The Company has the authority to issue up to 501,000,000 shares, consisting of 500,000,000 shares of the Company’s common stock and 10,000,000 shares of the Company’s preferred stock, $0.001 par value per share (the “preferred stock”).


The Company may issue shares of preferred stock from time to time in one or more series, each of which will have such distinctive designation or title as shall be determined by the Company’s board of directors and will have such voting powers, full or limited, or no voting powers, and such preferences and relative, participating, optional or other special rights and such qualifications, limitations or restrictions thereof, as shall be stated in the resolution or resolutions providing for the issue of such class or series of preferred stock as may be adopted from time to time by the Company’s board of directors.  The Company’s board of directors will have the power to increase or decrease the number of shares of preferred stock of any series after the issuance of shares of that series, but not below the number of shares of such series then outstanding.  In case the number of shares of any series shall be decreased, the shares constituting such decrease will resume the status of authorized but unissued shares of preferred stock.

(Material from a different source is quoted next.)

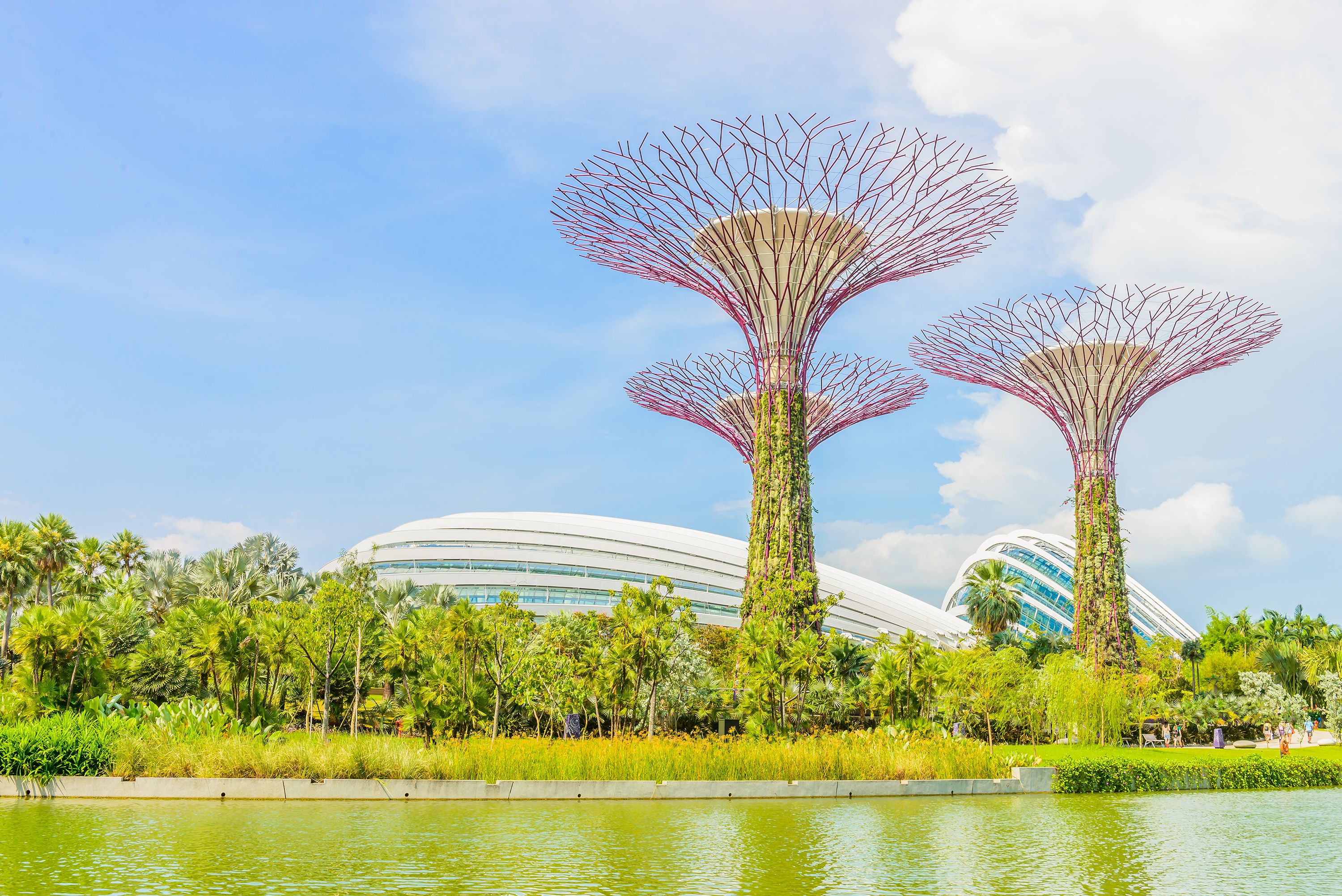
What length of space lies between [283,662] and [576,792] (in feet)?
58.7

While the Company does not currently have any plans for the issuance of preferred stock, the issuance of such preferred stock could adversely affect the rights of the holders of common stock and, therefore, reduce the value of the common stock. It is not possible to state the actual effect of the issuance of any shares of preferred stock on the rights of holders of the common stock until and unless the Company’s board of directors determines the specific rights of the holders of the preferred stock; however, these effects may include: restricting dividends on the common stock, diluting the voting power of the common stock, impairing the liquidation rights of the common stock, or delaying or preventing a change in control of the Company without further action by the stockholders.


Stock Repurchase Program


In December 2020, we announced that our board of directors has authorized the repurchase up to two million shares of our outstanding common stock from time to time. The timing, price, and quantity of purchases under the program will be at the discretion of our management and will depend upon a variety of factors including share price, general and business market conditions, compliance with applicable laws and regulations, corporate and regulatory requirements, and alternative uses of capital. The program may be expanded, suspended, or discontinued by our board of directors at any time. Although our board of directors has authorized this stock repurchase program, there is no guarantee as to the exact number of shares, if any, that will be repurchased by us, and we may discontinue purchases at any time that management determines additional purchases are not warranted. We cannot guarantee that the program will be consummated, fully or all, or that it will enhance long-term stockholder value. The program could affect the trading price of our common stock and increase volatility, and any announcement of a termination of this program may result in a decrease in the trading price of our common stock. In addition, this program could diminish our cash reserves.